Reorganisation of the source tree

Most of the other users of the fptools build system have migrated to
Cabal, and with the move to darcs we can now flatten the source tree
without losing history, so here goes.

The main change is that the ghc/ subdir is gone, and most of what it
contained is now at the top level.  The build system now makes no
pretense at being multi-project, it is just the GHC build system.

No doubt this will break many things, and there will be a period of
instability while we fix the dependencies.  A straightforward build
should work, but I haven't yet fixed binary/source distributions.
Changes to the Building Guide will follow, too.

1 files changed, 498 insertions, 0 deletions

diff --git a/rts/RetainerSet.c b/rts/RetainerSet.c
new file mode 100644
index 0000000000..bfa0bc8acf
--- /dev/null
+++ b/rts/RetainerSet.c
@@ -0,0 +1,498 @@
+/* -----------------------------------------------------------------------------
+ *
+ * (c) The GHC Team, 2001
+ * Author: Sungwoo Park
+ *
+ * Retainer set implementation for retainer profiling (see RetainerProfile.c)

☆ ☆ ☆ ☆ ☆

Assignment A: Summarize the commit on reorganizing the GHC source tree in two sentences.
Assignment B: Extend the commit on reorganizing the GHC source tree, carrying on from its final line.
The records below are separate material, distinct from the commit text above.

Records shown:
☆ ☆ ☆ ☆ ☆

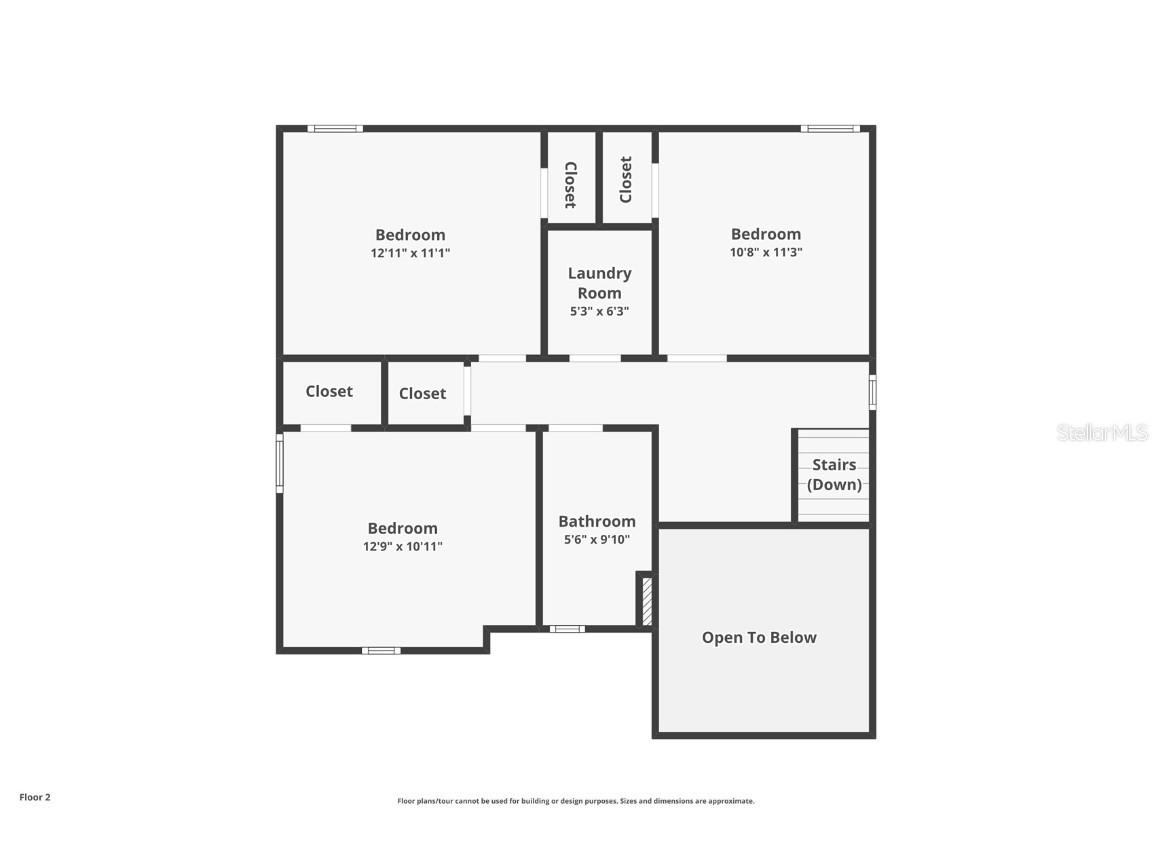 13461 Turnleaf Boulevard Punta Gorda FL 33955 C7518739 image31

☆ ☆ ☆ ☆ ☆

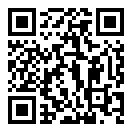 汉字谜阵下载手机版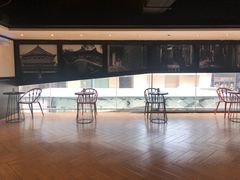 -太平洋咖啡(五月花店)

☆ ☆ ☆ ☆ ☆

Answer section A: Because most other users of the fptools build system have migrated to Cabal and the move to darcs allows the source tree to be flattened without losing history, the ghc/ subdirectory has been removed, most of its contents now sit at the top level, and the build system serves only GHC. Breakage and a period of instability are expected: a straightforward build should work, but binary and source distributions are not yet fixed, and changes to the Building Guide will follow.

Answer section B:
+ *
+ * ---------------------------------------------------------------------------*/
+
+#ifdef PROFILING
+
+#include "Rts.h"
+#include "RtsFlags.h"
+#include "Stats.h"
+#include "RtsUtils.h"
+#include "RetainerSet.h"
+#include "Arena.h"
+#include "Profiling.h"
+
+#include <stdlib.h>
+#include <string.h>
+
+#define HASH_TABLE_SIZE 255
+#define hash(hk)  (hk % HASH_TABLE_SIZE)
+static RetainerSet *hashTable[HASH_TABLE_SIZE];
+
+static Arena *arena;		// arena in which we store retainer sets
+
+static int nextId;              // id of next retainer set       
+
+/* -----------------------------------------------------------------------------
+ * rs_MANY is a distinguished retainer set, such that
+ *
+ *        isMember(e, rs_MANY)   = True
+ *
+ *	  addElement(e, rs)      = rs_MANY,   if rs->num >= maxRetainerSetSize
+ *	  addElement(e, rs_MANY) = rs_MANY
+ *
+ * The point of rs_MANY is to keep the total number of retainer sets
+ * from growing too large.
+ * -------------------------------------------------------------------------- */
+RetainerSet rs_MANY = {
+    num : 0,
+    hashKey : 0,
+    link : NULL,
+    id : 1,
+    element : {}
+};
+
+/* -----------------------------------------------------------------------------
+ * calculate the size of a RetainerSet structure
+ * -------------------------------------------------------------------------- */
+STATIC_INLINE size_t
+sizeofRetainerSet( int elems )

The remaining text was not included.